Across U.S. manufacturers, 49% rely on their ERP for production planning and scheduling (NetSuite, 2024). CRP discipline is now embedded in the system most plants already operate.
CRP in modern manufacturing
With the rise of Industry 4.0 and smart manufacturing, CRP has shifted from a periodic batch calculation to a near-real-time process. IoT sensors push live work-center status into the planning system, and machine-learning models predict capacity drift before it shows up in actuals.
Modern CRP systems can flag a likely bottleneck several days ahead and propose re-sequencing options on the fly. Cloud deployment also makes it practical for multi-plant manufacturers to view consolidated load across sites and rebalance work without waiting for a quarterly review.

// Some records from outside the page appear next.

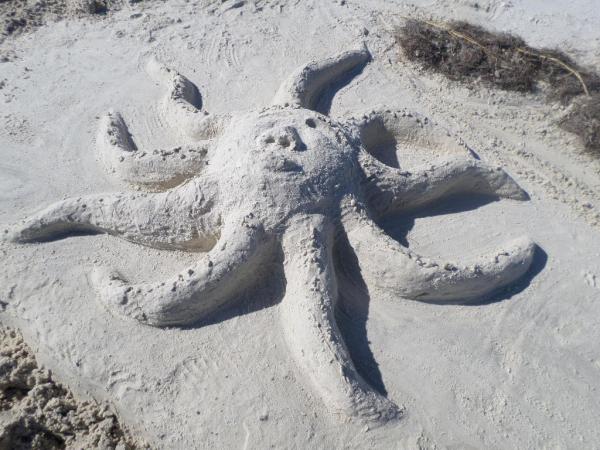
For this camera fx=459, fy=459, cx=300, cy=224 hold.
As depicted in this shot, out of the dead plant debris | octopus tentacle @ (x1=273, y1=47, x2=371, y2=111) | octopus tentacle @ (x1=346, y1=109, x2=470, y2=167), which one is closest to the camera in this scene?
octopus tentacle @ (x1=346, y1=109, x2=470, y2=167)

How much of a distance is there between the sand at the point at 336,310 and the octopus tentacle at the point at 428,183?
7.2 inches

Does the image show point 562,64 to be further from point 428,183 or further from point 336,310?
point 336,310

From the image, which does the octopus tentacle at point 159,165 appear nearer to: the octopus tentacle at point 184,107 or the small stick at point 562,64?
the octopus tentacle at point 184,107

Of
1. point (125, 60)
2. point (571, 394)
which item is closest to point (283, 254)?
point (571, 394)

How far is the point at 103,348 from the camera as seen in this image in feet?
15.9

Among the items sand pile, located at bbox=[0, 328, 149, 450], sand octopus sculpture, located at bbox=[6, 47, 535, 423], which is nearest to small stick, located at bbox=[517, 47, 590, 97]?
sand octopus sculpture, located at bbox=[6, 47, 535, 423]

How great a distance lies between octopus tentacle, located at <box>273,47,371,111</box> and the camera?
22.4 feet

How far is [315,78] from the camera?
23.9ft

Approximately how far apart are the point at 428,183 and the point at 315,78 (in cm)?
271

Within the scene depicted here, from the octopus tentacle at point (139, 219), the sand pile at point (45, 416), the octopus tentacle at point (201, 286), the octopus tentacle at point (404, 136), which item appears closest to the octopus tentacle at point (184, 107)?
the octopus tentacle at point (139, 219)

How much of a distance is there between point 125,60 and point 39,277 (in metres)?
4.38

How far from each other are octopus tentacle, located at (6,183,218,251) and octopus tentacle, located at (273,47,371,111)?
210 centimetres

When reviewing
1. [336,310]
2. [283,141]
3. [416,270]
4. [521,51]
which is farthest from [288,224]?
[521,51]

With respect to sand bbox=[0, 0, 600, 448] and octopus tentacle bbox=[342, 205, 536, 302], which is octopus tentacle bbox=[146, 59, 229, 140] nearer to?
sand bbox=[0, 0, 600, 448]
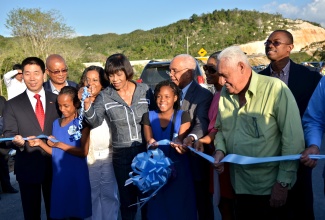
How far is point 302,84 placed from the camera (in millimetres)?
3676

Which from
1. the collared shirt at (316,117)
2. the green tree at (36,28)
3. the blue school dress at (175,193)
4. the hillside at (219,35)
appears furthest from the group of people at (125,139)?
the hillside at (219,35)

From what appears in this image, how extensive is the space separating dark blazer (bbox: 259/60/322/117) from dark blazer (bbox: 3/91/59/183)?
279 cm

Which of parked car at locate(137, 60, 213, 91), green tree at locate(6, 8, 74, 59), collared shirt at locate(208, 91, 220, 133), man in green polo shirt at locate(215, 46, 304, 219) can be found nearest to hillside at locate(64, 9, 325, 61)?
green tree at locate(6, 8, 74, 59)

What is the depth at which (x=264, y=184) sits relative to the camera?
106 inches

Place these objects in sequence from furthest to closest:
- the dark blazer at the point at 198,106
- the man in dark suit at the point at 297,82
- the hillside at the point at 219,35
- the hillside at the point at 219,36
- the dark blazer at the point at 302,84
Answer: the hillside at the point at 219,35, the hillside at the point at 219,36, the dark blazer at the point at 302,84, the dark blazer at the point at 198,106, the man in dark suit at the point at 297,82

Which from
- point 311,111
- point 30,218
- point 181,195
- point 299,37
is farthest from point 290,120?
point 299,37

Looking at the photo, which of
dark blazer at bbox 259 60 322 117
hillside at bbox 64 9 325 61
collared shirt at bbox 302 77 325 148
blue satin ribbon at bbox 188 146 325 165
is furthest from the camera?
hillside at bbox 64 9 325 61

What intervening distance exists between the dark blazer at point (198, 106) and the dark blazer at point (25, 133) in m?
1.63

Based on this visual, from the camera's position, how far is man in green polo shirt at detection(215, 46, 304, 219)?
2.54 meters

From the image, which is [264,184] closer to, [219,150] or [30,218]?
[219,150]

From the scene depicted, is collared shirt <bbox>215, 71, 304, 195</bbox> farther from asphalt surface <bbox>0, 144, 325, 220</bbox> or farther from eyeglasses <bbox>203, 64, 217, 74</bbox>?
asphalt surface <bbox>0, 144, 325, 220</bbox>

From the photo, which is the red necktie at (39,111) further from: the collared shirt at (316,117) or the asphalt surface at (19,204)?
the collared shirt at (316,117)

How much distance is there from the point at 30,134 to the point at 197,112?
5.91 ft

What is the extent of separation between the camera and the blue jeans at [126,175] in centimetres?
365
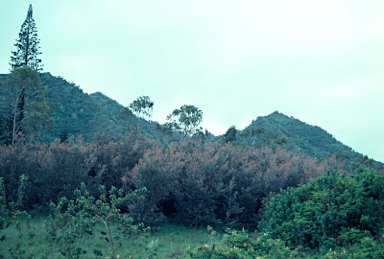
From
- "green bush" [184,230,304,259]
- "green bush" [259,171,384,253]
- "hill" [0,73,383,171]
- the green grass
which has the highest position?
"hill" [0,73,383,171]

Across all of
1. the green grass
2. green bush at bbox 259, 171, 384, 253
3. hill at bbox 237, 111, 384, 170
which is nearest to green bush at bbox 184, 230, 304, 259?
the green grass

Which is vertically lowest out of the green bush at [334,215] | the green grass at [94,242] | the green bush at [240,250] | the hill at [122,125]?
the green grass at [94,242]

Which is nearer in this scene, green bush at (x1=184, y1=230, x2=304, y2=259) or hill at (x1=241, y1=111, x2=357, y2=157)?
green bush at (x1=184, y1=230, x2=304, y2=259)

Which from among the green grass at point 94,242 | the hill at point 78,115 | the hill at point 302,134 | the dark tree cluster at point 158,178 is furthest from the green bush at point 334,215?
the hill at point 302,134

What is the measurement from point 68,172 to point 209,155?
4.63 meters

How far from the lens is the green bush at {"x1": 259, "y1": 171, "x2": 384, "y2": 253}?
6.89 metres

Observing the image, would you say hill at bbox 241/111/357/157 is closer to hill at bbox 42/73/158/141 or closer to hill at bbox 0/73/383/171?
hill at bbox 0/73/383/171

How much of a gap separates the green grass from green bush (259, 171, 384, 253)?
2408 millimetres

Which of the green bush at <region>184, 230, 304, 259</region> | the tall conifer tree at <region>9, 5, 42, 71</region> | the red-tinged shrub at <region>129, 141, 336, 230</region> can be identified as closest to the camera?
the green bush at <region>184, 230, 304, 259</region>

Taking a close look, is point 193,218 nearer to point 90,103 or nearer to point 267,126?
point 90,103

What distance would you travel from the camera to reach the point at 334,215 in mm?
7199

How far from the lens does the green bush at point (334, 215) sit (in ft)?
22.6

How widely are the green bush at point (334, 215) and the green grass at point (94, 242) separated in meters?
2.41

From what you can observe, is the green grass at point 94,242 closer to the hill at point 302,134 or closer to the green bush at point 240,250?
the green bush at point 240,250
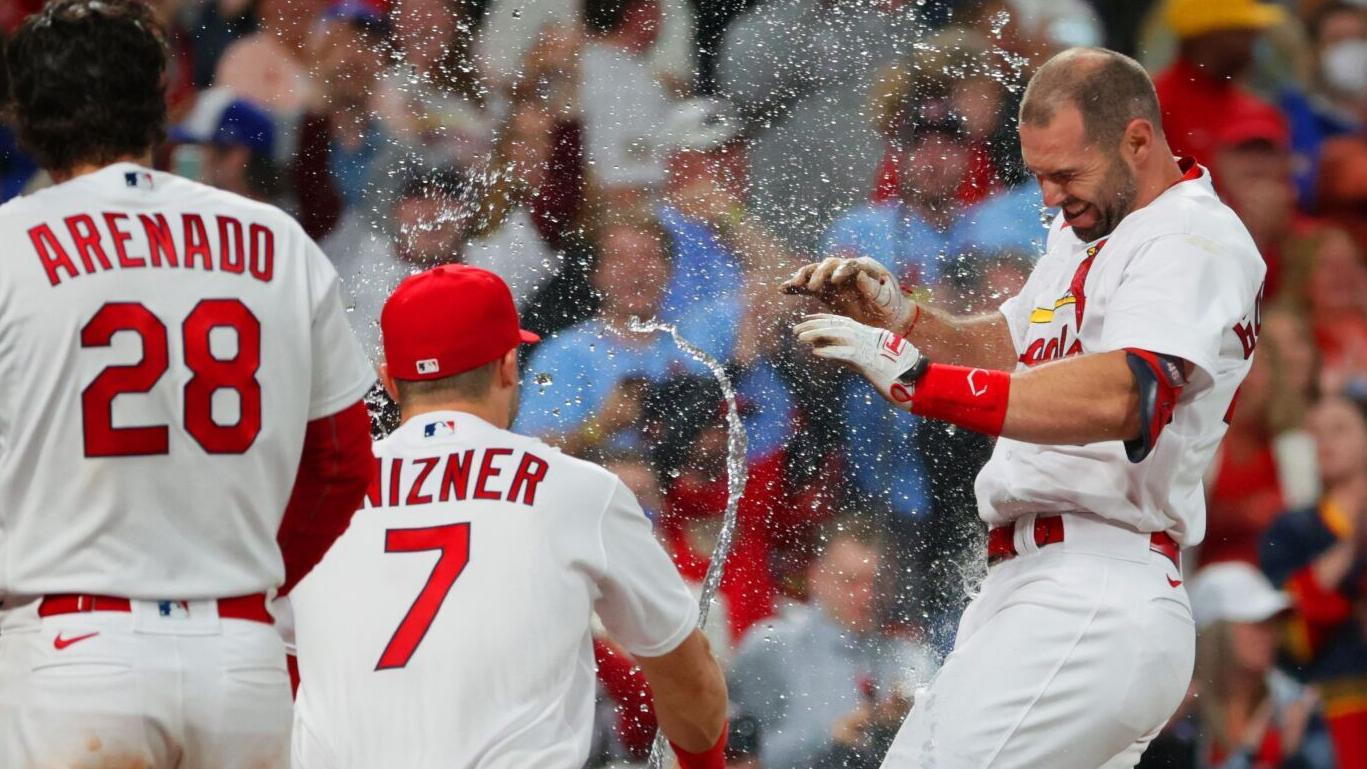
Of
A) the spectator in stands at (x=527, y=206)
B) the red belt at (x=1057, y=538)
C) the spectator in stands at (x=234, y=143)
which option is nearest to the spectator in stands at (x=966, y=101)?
the spectator in stands at (x=527, y=206)

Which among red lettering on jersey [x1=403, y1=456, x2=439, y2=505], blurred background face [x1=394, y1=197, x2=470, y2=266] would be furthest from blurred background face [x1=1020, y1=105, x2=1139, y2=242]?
blurred background face [x1=394, y1=197, x2=470, y2=266]

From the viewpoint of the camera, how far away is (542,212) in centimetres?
623

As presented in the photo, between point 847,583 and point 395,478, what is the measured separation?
308 centimetres

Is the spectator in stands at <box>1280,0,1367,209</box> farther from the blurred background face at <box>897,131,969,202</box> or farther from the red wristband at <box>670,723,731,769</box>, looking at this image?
the red wristband at <box>670,723,731,769</box>

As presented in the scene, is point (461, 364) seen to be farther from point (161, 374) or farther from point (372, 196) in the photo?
point (372, 196)

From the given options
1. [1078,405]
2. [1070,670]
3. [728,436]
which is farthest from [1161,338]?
[728,436]

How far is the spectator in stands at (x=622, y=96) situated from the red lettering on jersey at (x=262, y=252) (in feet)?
12.6

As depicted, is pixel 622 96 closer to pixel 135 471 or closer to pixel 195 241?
pixel 195 241

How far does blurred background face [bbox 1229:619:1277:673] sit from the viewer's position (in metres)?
5.39

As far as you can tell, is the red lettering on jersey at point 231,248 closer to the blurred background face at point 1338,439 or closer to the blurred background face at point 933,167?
the blurred background face at point 933,167

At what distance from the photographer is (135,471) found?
2.32 meters

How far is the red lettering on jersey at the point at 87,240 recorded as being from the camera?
232 centimetres

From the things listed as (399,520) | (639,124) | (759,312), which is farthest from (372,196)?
(399,520)

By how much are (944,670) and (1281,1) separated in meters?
3.90
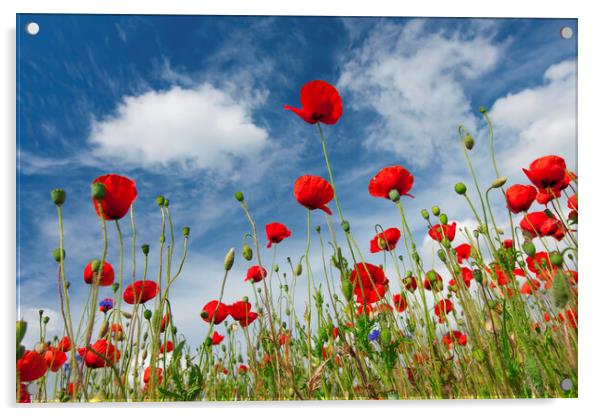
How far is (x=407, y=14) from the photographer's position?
2242 millimetres

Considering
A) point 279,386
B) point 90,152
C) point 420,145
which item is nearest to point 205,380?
point 279,386

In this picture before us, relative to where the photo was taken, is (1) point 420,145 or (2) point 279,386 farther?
(1) point 420,145

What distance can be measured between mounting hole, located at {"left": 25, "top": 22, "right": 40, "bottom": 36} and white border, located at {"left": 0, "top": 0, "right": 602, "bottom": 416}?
0.06 m

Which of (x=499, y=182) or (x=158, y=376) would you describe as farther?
(x=499, y=182)

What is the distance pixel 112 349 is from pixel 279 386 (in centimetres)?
59

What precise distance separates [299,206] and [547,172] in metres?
0.92

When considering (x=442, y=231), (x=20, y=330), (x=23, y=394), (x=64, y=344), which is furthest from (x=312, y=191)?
(x=23, y=394)

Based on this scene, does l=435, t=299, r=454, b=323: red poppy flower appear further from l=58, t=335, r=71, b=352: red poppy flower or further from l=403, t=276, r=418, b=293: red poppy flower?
l=58, t=335, r=71, b=352: red poppy flower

Where CRP rollouts typically break
The benefits assume the implementation succeeds. In practice, four failure modes account for most of the disappointment:
- Stale routings and BOMs. CRP relies heavily on accurate master data. If standard times reflect an old machine setup or an old shift pattern, the plan is wrong on day one. Data hygiene is a key performance indicator for the planning team itself, not just the shop floor.
- Integration gaps. Bolting CRP onto an existing ERP and MRP environment is complex; broken integrations produce silent errors that planners cannot trace.
- Resource constraints during peaks. When demand spikes, no amount of planning creates capacity that does not exist. CRP exposes the constraint; closing it is a capital decision.
- Change management. Adopting a new CRP workflow requires change management strategies so planners trust the system's output and stop maintaining a parallel spreadsheet.
Using CRP in your planning cycle
Most plants do not need a more sophisticated CRP system; they need cleaner inputs and a tighter loop between CRP output and operational decisions. A practical sequence:
- Audit BOMs and routings before chasing algorithm improvements.
- Run CRP weekly during the production cycle and treat any work center above 90% planned load as an open risk.
- Tie CRP variance to a small set of lag indicators (on-time delivery, schedule attainment, overtime hours) so capacity stress becomes a metric the leadership team sees.
- Use a quarterly review of capacity headroom to inform outcome-based planning decisions on shifts, hiring, and capex.